### [THE TASK]
Look through the data and write out every line with the word "embeddings" in it.

* * * *

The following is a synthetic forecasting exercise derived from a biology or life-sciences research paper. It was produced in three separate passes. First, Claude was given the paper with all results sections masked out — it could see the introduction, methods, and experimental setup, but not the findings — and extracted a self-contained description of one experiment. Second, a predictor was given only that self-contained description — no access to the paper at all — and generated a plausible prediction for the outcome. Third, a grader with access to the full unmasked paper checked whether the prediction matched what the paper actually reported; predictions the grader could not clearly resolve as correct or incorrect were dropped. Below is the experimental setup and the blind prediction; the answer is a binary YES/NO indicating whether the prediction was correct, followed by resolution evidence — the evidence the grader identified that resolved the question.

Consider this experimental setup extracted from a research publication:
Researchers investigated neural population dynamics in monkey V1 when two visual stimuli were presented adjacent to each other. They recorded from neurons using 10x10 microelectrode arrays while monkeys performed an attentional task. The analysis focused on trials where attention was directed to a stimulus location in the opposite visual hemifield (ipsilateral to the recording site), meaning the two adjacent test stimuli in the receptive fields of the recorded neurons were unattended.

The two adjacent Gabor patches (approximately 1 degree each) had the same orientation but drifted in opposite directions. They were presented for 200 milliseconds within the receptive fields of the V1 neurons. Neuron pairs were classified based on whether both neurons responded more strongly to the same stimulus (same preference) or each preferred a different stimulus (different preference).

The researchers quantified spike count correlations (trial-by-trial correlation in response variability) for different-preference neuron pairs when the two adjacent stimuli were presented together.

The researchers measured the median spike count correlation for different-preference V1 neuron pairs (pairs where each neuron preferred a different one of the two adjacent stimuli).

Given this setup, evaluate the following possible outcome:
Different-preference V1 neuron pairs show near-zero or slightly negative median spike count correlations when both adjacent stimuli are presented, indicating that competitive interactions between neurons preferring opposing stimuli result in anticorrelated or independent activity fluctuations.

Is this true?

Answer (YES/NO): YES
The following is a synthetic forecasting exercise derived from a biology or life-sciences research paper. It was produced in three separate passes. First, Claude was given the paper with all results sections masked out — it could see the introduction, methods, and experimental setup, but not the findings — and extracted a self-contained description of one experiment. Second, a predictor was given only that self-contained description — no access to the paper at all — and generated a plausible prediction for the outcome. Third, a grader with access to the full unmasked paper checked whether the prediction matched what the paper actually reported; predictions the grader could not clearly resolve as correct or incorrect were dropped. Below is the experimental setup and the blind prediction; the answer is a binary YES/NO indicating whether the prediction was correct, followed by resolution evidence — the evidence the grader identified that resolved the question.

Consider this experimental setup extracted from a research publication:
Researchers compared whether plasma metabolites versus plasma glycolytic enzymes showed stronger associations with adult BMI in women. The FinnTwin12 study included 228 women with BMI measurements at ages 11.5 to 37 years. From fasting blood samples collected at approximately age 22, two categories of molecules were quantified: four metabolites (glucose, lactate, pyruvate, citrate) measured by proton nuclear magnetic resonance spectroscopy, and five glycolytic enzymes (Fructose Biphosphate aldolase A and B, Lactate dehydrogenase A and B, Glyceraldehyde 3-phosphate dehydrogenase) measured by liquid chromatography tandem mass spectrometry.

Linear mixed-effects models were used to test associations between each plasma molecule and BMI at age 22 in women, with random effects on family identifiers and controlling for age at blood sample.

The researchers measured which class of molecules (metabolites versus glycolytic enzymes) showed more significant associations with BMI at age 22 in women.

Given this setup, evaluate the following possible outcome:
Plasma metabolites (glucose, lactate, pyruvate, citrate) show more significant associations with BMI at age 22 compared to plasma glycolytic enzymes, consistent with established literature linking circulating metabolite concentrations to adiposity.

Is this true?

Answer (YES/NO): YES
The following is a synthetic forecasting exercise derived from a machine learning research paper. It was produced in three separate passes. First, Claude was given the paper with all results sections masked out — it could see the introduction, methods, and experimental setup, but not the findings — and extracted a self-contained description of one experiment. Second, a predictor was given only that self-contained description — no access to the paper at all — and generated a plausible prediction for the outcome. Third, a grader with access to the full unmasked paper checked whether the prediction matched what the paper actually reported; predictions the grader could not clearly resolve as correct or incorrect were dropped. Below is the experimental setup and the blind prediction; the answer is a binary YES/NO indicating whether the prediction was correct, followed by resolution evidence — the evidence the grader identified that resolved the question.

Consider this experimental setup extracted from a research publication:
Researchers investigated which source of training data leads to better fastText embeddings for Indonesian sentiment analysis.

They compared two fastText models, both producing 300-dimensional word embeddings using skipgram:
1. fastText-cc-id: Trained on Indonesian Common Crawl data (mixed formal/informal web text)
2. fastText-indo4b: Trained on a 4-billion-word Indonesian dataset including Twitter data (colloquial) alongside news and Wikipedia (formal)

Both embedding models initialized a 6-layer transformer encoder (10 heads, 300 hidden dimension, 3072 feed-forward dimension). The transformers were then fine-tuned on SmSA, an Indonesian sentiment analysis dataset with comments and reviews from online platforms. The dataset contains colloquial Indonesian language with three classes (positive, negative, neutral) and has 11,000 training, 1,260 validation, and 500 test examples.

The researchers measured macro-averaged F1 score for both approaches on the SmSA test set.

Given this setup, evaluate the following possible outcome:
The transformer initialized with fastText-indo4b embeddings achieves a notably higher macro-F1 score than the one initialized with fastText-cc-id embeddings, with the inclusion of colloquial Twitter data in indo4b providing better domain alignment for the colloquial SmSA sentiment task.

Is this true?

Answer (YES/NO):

* * * *

### [EXPECTED OUTPUT]
Researchers investigated which source of training data leads to better fastText embeddings for Indonesian sentiment analysis.
They compared two fastText models, both producing 300-dimensional word embeddings using skipgram:
The transformer initialized with fastText-indo4b embeddings achieves a notably higher macro-F1 score than the one initialized with fastText-cc-id embeddings, with the inclusion of colloquial Twitter data in indo4b providing better domain alignment for the colloquial SmSA sentiment task.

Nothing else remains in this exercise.